> [TASK STATEMENT]:
Put the lines of the rows below into a numbered list, starting at the line with "How much distance" and running through the end of the rows, both ends included. Omit blank lines, and leave the pictures out of the answer.

[Spatial relationship rows]

-=-=-

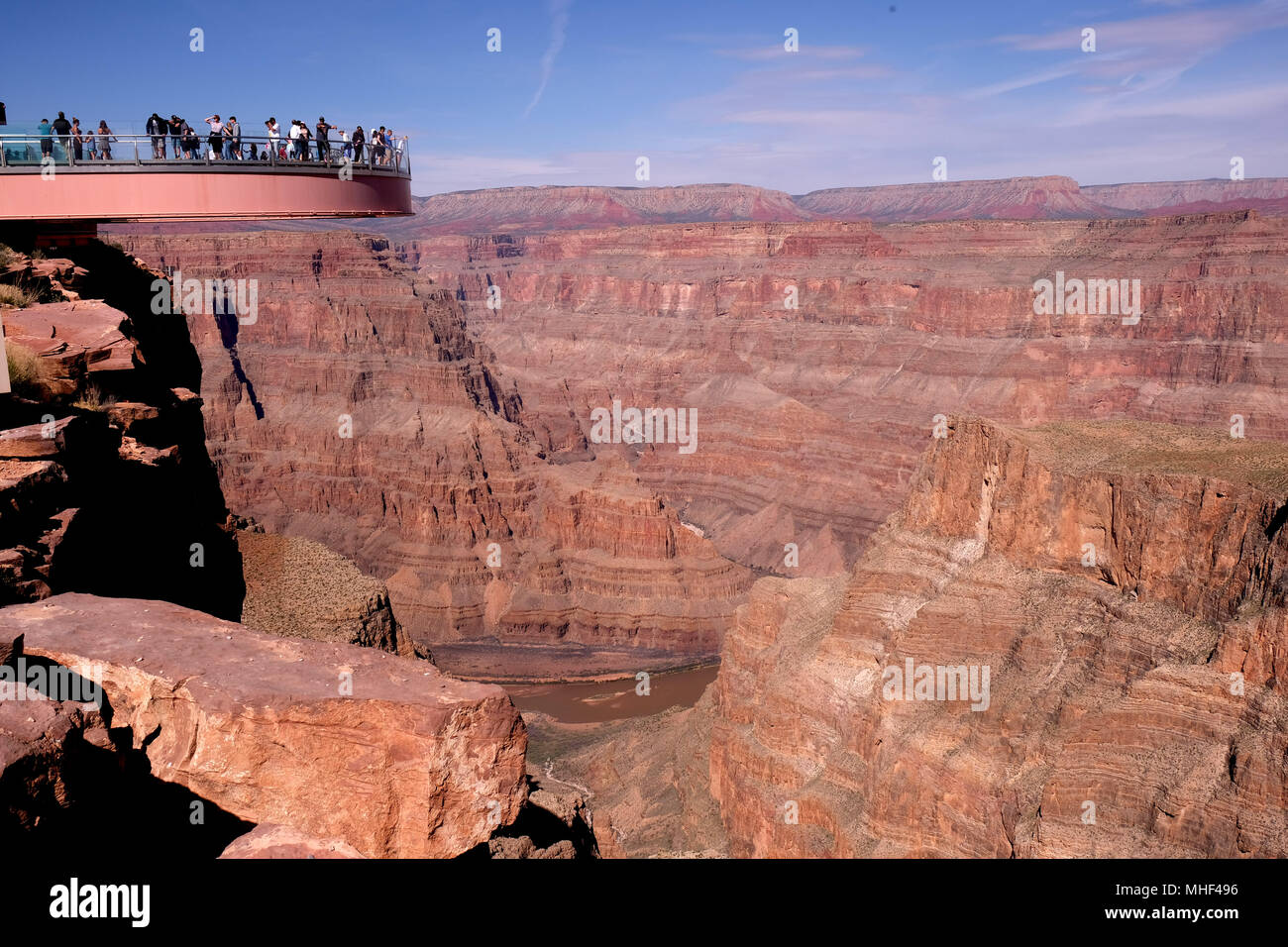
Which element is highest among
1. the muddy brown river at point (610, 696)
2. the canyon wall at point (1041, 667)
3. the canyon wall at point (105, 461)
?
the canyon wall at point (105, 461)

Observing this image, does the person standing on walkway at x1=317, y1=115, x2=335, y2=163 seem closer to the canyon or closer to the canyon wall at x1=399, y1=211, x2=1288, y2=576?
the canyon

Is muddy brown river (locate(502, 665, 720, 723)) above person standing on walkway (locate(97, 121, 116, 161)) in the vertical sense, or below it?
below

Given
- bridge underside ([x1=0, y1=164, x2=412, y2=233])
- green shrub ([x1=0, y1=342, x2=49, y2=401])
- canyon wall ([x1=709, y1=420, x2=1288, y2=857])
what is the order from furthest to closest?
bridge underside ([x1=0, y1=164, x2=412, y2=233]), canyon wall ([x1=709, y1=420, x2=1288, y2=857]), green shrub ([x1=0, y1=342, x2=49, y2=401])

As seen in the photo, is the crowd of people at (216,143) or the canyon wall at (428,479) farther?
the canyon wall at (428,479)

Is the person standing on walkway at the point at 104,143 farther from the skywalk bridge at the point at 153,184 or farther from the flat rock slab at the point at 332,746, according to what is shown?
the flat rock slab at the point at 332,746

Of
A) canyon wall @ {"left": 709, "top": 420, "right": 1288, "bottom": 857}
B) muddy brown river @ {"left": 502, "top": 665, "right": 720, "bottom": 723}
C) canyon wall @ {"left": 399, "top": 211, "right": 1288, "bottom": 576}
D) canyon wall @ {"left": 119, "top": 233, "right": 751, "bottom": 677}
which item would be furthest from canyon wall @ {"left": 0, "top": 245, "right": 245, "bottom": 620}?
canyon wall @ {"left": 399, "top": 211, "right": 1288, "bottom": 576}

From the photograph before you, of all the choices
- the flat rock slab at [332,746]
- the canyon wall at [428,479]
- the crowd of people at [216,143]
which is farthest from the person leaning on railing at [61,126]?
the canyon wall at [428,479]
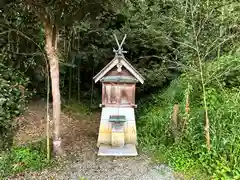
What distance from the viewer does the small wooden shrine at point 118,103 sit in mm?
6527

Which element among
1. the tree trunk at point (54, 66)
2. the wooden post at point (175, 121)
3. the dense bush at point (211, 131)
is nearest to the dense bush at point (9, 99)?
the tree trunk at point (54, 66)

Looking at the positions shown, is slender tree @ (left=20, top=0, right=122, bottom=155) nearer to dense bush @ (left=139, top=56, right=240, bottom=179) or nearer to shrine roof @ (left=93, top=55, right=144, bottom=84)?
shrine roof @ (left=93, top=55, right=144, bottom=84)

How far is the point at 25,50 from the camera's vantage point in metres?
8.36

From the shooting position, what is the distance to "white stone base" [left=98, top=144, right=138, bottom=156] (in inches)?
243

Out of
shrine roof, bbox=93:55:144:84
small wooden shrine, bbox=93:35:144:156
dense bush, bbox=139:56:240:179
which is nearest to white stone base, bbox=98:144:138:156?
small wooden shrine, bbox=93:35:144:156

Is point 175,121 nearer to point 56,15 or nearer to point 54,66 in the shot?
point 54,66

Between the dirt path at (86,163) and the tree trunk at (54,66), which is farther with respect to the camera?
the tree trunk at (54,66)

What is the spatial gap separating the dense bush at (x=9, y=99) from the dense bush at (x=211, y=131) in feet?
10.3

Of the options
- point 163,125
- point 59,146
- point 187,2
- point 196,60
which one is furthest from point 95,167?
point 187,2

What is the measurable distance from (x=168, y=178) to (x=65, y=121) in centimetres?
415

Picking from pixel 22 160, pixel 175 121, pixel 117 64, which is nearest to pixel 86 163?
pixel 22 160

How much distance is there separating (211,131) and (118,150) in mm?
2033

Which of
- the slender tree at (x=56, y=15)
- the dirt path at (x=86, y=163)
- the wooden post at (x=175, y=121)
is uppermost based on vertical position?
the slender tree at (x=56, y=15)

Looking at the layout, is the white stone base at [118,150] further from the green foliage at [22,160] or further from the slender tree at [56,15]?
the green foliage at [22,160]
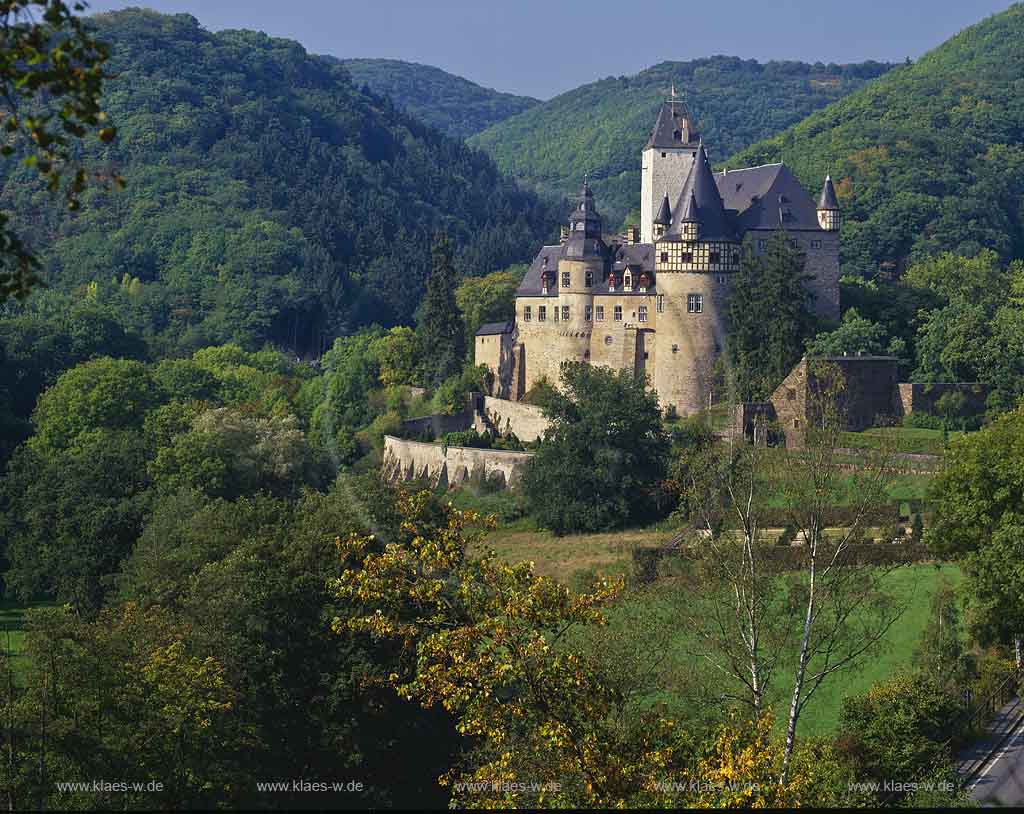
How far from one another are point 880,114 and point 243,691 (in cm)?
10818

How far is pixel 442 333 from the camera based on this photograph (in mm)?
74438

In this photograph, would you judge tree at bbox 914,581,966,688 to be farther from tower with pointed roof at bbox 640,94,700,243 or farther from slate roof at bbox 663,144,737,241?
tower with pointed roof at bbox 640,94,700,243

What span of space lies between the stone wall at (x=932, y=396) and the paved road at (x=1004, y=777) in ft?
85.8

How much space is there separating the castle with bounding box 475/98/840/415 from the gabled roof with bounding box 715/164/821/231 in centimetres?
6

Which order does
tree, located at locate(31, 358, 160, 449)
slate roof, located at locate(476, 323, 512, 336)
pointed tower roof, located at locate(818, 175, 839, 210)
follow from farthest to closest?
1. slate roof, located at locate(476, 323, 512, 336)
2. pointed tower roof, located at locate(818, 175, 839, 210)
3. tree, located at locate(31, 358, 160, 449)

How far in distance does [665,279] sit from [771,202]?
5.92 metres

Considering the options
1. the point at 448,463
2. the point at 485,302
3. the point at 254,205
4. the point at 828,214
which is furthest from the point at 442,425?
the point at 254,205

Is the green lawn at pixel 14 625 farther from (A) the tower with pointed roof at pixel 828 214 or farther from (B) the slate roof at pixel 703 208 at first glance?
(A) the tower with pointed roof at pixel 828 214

-=-=-

> [FINAL RESULT]:
1. How much distance is there separating (211,131) and (118,150) in mm?
2. 2033
3. Which of
4. - the slender tree at (x=56, y=15)
5. - the dirt path at (x=86, y=163)
6. - the wooden post at (x=175, y=121)
7. is uppermost based on vertical position?
8. the slender tree at (x=56, y=15)
9. Looking at the layout, is the white stone base at [118,150] further from the green foliage at [22,160] or further from the slender tree at [56,15]?
10. the green foliage at [22,160]
11. How far from one another are point 880,114 and point 243,691 (in cm)?
12. 10818
13. How far is pixel 442 333 from the camera based on this photograph (in mm)?
14. 74438
15. In this photograph, would you judge tree at bbox 914,581,966,688 to be farther from tower with pointed roof at bbox 640,94,700,243 or farther from slate roof at bbox 663,144,737,241?
16. tower with pointed roof at bbox 640,94,700,243
17. What span of space lies between the stone wall at (x=932, y=396) and the paved road at (x=1004, y=777) in ft?
18. 85.8
19. How much space is there separating the castle with bounding box 475/98/840/415 from the gabled roof with bounding box 715/164/821/231 in centimetres?
20. 6
21. Which order does
22. tree, located at locate(31, 358, 160, 449)
23. slate roof, located at locate(476, 323, 512, 336)
24. pointed tower roof, located at locate(818, 175, 839, 210)
25. follow from farthest to closest?
26. 1. slate roof, located at locate(476, 323, 512, 336)
27. 2. pointed tower roof, located at locate(818, 175, 839, 210)
28. 3. tree, located at locate(31, 358, 160, 449)
29. How far in distance does [665,279] sit from [771,202]?
30. 5.92 metres
31. Considering the options
32. 1. the point at 448,463
33. 2. the point at 485,302
34. 3. the point at 254,205
35. 4. the point at 828,214
36. which is furthest from the point at 442,425?
37. the point at 254,205
38. Is the green lawn at pixel 14 625 farther from (A) the tower with pointed roof at pixel 828 214 or farther from (B) the slate roof at pixel 703 208 at first glance?
39. (A) the tower with pointed roof at pixel 828 214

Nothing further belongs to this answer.